### [Task]
Since only a count is wanted, work out how many lines in the material below contain the word "download" and return that number.

======== Provided entries

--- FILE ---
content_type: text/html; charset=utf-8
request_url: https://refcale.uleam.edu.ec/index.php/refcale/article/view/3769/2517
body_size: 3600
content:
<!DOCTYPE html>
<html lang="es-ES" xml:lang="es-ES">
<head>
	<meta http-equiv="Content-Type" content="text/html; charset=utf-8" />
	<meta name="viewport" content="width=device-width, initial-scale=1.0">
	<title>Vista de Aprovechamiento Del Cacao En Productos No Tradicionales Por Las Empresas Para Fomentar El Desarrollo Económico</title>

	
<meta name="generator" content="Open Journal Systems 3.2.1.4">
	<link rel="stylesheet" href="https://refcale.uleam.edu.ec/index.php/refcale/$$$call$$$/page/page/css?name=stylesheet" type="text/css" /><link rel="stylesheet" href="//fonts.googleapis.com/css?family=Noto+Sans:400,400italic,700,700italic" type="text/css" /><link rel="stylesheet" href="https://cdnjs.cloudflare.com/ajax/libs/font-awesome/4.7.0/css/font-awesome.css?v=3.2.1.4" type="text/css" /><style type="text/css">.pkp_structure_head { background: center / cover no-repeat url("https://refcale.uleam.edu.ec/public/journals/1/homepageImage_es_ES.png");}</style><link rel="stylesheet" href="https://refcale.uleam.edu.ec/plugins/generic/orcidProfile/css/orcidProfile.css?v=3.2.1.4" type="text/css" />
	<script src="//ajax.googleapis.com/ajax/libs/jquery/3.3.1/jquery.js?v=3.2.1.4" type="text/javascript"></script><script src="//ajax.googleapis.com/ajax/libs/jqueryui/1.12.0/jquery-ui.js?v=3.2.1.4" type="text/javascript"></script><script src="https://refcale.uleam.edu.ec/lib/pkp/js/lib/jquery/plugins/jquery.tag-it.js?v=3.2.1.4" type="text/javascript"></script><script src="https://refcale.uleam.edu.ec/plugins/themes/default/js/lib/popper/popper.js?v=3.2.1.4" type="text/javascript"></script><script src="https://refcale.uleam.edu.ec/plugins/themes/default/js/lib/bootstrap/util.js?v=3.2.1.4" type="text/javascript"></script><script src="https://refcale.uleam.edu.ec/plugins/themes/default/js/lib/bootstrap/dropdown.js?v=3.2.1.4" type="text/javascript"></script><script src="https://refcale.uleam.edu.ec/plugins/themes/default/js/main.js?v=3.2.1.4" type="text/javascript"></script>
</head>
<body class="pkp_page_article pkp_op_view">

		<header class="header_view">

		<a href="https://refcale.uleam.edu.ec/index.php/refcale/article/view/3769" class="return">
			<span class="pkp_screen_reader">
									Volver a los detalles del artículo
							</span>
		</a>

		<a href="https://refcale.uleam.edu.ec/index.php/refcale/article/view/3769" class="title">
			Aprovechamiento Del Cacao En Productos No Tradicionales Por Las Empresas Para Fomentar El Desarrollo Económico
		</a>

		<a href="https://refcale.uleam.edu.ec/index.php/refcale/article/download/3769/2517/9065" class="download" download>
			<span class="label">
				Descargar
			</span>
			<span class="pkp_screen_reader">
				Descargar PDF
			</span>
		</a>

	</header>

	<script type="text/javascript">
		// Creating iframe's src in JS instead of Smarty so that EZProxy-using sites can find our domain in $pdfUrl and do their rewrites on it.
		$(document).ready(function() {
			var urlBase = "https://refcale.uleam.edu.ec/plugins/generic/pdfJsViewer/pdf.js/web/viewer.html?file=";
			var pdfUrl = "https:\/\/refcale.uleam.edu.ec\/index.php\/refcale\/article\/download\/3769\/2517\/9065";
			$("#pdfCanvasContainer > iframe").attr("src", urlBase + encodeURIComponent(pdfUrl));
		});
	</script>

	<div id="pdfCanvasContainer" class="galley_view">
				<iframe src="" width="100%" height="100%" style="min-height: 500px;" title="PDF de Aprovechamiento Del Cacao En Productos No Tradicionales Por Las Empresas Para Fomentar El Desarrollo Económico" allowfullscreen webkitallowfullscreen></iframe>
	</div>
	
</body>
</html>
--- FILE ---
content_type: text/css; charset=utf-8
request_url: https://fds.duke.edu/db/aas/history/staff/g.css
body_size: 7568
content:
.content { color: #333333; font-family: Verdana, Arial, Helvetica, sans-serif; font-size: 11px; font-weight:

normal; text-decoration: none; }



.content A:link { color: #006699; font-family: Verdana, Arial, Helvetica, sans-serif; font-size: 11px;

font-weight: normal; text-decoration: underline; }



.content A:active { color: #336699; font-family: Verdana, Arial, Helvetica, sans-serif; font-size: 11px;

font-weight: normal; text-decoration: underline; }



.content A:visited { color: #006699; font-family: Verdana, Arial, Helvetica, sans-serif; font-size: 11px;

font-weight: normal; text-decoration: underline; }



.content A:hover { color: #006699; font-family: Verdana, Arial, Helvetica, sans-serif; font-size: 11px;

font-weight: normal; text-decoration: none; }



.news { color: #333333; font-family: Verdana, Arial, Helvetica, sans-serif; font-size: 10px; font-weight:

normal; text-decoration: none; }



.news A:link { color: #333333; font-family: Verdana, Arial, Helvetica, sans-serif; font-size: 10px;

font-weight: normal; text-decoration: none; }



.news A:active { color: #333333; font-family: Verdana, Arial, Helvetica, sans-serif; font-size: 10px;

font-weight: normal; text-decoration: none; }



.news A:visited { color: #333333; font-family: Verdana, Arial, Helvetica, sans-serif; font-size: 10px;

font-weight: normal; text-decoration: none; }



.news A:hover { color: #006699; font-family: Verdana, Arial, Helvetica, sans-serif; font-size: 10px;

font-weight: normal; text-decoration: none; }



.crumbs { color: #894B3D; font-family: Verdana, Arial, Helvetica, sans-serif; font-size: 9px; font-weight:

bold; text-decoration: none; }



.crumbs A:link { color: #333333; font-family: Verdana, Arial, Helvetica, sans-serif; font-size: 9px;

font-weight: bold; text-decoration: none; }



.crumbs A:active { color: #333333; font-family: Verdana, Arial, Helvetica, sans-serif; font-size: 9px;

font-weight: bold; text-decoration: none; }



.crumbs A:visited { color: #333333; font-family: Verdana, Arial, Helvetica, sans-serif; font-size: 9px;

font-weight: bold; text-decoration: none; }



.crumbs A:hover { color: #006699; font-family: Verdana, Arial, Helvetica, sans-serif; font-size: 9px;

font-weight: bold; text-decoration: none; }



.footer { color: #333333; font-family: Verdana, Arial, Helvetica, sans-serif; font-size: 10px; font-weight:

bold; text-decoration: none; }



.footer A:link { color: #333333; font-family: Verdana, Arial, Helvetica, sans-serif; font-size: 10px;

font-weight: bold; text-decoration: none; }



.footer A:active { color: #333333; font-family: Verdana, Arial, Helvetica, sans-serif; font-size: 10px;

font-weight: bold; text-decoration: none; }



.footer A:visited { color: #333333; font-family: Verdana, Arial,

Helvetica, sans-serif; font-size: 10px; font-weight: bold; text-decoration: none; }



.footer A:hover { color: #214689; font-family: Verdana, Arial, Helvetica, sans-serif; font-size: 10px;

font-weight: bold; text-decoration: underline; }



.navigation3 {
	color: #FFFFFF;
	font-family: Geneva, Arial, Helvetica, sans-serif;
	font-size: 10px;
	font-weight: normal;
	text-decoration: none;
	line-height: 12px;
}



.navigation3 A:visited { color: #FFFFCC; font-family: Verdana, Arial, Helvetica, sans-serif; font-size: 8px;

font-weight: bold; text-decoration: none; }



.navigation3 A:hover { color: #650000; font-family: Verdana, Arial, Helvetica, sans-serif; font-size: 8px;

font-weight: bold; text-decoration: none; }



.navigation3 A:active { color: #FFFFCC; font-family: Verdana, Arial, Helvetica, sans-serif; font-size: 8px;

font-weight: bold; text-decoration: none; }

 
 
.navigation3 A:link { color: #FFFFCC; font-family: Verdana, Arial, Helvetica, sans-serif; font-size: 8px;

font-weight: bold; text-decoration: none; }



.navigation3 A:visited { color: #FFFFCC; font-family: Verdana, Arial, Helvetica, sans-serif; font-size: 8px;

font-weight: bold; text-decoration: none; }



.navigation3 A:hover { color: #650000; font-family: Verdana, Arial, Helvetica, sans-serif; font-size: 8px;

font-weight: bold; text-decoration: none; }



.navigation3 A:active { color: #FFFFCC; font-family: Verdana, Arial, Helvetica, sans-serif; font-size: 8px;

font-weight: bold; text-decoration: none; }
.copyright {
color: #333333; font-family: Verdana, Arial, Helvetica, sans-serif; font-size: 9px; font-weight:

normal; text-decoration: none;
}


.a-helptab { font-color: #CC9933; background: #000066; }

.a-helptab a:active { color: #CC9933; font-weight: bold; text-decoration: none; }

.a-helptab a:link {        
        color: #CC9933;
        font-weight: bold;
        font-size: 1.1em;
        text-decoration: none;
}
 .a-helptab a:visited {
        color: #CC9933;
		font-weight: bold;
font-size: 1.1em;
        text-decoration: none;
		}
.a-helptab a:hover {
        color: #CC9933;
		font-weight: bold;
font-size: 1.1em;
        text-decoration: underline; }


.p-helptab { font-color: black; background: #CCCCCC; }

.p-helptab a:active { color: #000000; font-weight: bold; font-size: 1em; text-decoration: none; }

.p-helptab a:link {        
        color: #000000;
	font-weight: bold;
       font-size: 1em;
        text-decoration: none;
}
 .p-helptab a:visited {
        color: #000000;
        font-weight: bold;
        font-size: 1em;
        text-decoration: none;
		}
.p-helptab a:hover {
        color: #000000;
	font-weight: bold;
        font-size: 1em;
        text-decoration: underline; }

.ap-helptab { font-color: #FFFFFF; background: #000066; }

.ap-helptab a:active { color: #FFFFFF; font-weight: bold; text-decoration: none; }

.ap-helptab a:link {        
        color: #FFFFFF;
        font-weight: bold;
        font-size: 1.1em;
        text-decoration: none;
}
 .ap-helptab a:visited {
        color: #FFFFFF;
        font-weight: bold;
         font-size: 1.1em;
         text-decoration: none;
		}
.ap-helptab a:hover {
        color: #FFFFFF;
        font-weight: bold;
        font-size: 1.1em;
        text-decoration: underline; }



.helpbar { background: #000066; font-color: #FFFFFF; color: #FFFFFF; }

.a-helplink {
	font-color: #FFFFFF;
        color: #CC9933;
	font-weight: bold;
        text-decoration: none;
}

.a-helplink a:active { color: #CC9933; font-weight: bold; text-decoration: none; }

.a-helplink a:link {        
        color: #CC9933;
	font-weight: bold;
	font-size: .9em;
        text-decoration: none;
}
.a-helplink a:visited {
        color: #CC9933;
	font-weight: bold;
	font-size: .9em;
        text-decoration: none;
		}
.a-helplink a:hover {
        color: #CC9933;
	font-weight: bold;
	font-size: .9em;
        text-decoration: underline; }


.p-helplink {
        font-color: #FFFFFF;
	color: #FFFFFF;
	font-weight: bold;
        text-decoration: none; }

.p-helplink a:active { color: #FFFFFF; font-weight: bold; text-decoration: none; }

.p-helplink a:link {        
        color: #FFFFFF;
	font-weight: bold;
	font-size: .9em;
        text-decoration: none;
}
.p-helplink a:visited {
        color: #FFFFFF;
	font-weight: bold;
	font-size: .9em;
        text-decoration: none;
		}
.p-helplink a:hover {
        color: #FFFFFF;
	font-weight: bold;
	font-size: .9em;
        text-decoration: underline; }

================

### [Exercise output]
2